▶ ACTIVITY
Lines to return, exactly: from the line with "United States, site archbold_FL-22." to the line with "A: Bos taurus (domestic cow)." in the entries below, both included.

(Entries taken from a collection)
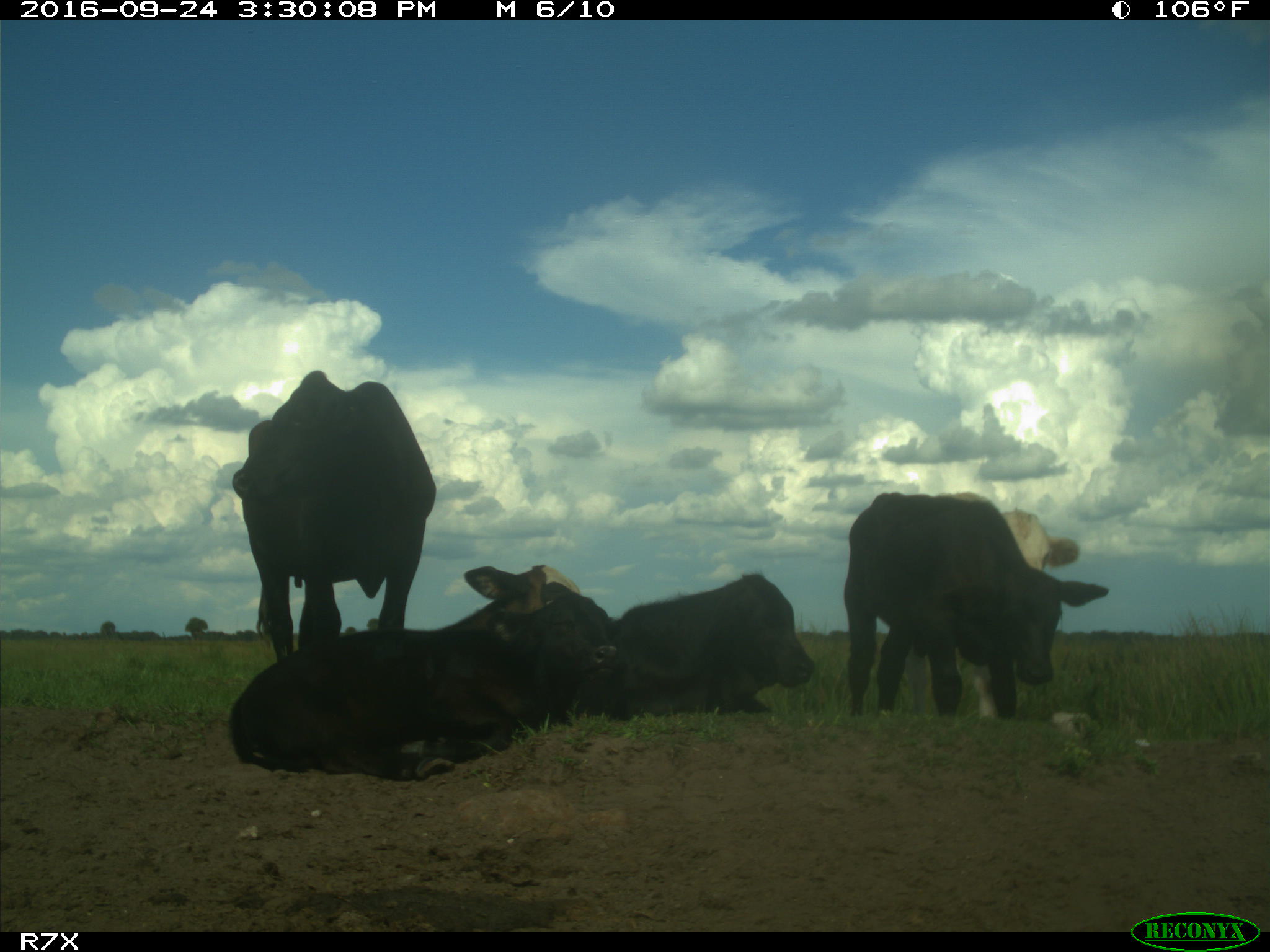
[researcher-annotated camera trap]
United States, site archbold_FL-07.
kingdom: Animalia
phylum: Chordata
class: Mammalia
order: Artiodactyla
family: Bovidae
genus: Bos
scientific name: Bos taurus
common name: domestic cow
==
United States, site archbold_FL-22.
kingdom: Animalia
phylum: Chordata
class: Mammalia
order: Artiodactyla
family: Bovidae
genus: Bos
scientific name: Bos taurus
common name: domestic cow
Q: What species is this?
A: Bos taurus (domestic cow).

▶ TASK ANSWER
United States, site archbold_FL-22.
kingdom: Animalia
phylum: Chordata
class: Mammalia
order: Artiodactyla
family: Bovidae
genus: Bos
scientific name: Bos taurus
common name: domestic cow
Q: What species is this?
A: Bos taurus (domestic cow).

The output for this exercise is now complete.